While football fields and volleyball courts are dark until March in Southern Illinois, they continue to get regular usage in their standard fall season in states like Kentucky and Missouri.
In at least one case, a season has been played to completion.
“We finished our tennis districts last night, and we have some girls going to the state tournament,” said Cape Central athletic director Tyson Moyers on Thursday morning of the situation in Missouri. “Barring anything, it looks like tennis will get through its season.”
The key words there: Barring anything. As NFL teams like the Tennessee Titans and New England Patriots continue to go one-on-one with COVID-19, high schools in bordering states of Illinois are negotiating a mostly standard fall sports season in the most serious pandemic of our lifetime.
Missouri is in the second half of its prep football season, while Kentucky climbs over the halfway point of its nine-game season on Friday night. With occasional exceptions, such as a game cancellation here or a quarantine there, both states have been able to conduct fall sports.
“Everything is going fine,” said McCracken County athletic director Geno Miller of the status in Kentucky. “We’re just trying to make sure that we do a really good job of educating our players, coaches and fans.
“We want to make sure that nobody overlooks the fact that it can go sideways very quickly.”
For proof of that, Miller only has to look about two hours south to Nashville. The Titans have had to place 23 players or staff members on the NFL’s COVID-19 list in the last week and a half, including former SIU star MyCole Pruitt on Thursday.
The NFL postponed Tennessee’s Oct. 4 game with Pittsburgh to Oct. 25, and is facing a decision about the Titans’ home game with Buffalo on Sunday. If the teams can’t play by Tuesday night, the game could be canceled or forfeited.
Complicating matters was the decision of several Tennessee players to hold an informal workout on Sept. 30 at a Nashville-area high school. That is likely to earn the Titans some serious discipline from the NFL, which could slap them with anything from the loss of draft picks to stiff fines or even the forfeiture of games.
It’s scenarios like that, and the fact that Patriots stars Cam Newton and Stephon Gilmore have contracted the virus, that keep athletic directors like Miller and Moyers on their toes.

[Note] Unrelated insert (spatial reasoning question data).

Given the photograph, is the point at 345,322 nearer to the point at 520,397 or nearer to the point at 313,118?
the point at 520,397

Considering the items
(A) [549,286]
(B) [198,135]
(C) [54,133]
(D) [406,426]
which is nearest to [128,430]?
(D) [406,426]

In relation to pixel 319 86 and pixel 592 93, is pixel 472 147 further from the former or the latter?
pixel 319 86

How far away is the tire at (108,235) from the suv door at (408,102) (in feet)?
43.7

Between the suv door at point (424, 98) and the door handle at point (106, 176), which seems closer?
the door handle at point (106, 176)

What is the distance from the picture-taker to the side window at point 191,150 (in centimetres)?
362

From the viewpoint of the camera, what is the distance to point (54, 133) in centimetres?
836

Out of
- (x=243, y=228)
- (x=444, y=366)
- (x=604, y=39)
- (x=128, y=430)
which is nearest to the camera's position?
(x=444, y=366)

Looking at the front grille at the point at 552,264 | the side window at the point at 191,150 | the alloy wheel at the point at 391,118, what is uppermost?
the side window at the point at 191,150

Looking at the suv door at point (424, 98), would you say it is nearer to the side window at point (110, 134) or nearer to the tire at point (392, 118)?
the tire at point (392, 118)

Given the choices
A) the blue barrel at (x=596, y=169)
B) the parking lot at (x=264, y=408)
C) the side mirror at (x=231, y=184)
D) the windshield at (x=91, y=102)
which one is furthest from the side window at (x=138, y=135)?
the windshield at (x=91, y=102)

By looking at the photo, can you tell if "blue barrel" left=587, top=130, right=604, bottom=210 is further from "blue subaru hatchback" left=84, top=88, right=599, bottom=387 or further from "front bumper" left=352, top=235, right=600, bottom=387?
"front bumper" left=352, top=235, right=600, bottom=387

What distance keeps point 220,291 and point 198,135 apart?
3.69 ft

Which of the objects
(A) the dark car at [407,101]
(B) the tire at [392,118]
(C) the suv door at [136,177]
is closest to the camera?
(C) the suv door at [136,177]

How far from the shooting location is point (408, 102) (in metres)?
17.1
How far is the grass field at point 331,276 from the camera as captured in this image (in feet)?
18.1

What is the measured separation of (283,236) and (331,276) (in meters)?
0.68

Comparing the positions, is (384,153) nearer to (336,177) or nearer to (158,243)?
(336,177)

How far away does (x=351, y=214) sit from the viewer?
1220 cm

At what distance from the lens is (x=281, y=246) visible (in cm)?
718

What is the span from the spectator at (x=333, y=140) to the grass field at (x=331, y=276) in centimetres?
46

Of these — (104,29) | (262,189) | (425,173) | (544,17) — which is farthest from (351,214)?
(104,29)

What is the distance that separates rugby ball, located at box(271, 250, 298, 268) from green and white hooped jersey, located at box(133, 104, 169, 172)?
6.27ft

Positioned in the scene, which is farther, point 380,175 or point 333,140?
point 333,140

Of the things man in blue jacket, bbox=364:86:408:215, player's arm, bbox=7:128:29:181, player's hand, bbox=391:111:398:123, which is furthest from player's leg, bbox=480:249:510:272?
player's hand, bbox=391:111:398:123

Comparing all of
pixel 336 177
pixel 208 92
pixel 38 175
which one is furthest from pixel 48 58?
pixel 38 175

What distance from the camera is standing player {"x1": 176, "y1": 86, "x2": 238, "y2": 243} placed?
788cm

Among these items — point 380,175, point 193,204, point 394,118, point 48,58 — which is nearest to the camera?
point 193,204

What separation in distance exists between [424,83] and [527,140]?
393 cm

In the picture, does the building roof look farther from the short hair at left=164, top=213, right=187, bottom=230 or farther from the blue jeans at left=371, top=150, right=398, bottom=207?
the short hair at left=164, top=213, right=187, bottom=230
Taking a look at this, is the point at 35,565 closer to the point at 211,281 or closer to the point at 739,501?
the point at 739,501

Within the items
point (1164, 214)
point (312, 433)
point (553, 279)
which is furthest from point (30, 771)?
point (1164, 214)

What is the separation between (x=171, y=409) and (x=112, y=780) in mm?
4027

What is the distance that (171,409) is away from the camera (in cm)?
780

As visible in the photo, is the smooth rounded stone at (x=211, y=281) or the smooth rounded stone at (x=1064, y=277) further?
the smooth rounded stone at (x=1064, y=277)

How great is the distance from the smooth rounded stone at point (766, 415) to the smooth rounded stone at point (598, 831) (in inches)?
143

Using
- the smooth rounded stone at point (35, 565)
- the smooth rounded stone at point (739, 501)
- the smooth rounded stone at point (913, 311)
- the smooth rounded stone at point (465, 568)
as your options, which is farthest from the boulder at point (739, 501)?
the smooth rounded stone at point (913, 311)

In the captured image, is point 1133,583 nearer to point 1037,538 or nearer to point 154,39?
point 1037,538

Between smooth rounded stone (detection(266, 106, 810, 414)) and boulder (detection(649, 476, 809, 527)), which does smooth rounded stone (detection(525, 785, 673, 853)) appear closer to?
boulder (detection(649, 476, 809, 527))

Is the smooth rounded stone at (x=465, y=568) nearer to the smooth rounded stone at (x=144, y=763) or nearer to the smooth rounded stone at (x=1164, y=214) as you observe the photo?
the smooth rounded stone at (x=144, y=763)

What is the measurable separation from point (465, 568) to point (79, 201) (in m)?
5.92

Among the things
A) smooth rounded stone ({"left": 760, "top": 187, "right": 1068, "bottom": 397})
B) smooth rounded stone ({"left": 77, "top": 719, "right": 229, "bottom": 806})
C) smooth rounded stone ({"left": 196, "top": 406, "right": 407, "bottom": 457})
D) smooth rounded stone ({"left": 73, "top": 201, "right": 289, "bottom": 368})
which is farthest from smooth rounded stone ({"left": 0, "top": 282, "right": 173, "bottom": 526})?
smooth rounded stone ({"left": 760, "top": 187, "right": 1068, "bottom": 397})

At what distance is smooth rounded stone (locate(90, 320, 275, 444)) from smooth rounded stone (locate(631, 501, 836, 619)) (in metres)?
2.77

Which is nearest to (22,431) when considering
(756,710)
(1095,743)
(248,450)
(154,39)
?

Nothing can be taken for granted.
“There are always constant reminders when you’re dealing with teenagers,” Moyers said. “We changed some things a couple of weeks into the season. We had to go with full masks on the entire campus.
“I think the fans have done a good job of honoring that. We told them we want to continue our season, but we want to keep our athletes and coaches safe. I think (fans) are willing to abide some inconveniences to make sure athletes get to participate.”
With some adaptations, Miller has noticed a spirit of cooperation among other schools in Kentucky. Like Cape Central, McCracken County has opened its concession stand, with a stipulation from the health department that all foods must be pre-packaged prior to sale.
Miller said other schools in the Commonwealth haven’t been able to run a concession stand because their county or city has tighter restrictions.
“I feel like everyone is working for the same thing,” he said. “For the most part, you can tell that they have a protocol and a plan. We’re all in a position where we have to go in the direction we’re guided.”
So far, the guides are charting a successful path west and south of here. Cape Central’s football team plays its sixth game of the year Friday night in Poplar Bluff, while McCracken County shoots for a 5-0 start at Bowling Green.
As more games get played, Miller is comforted by one thought.
“Every week we get to play is exceeding where I thought we would be,” he said. “We’re doing everything we can do to play safely. If it goes south, we’ve done everything we’ve had to do.”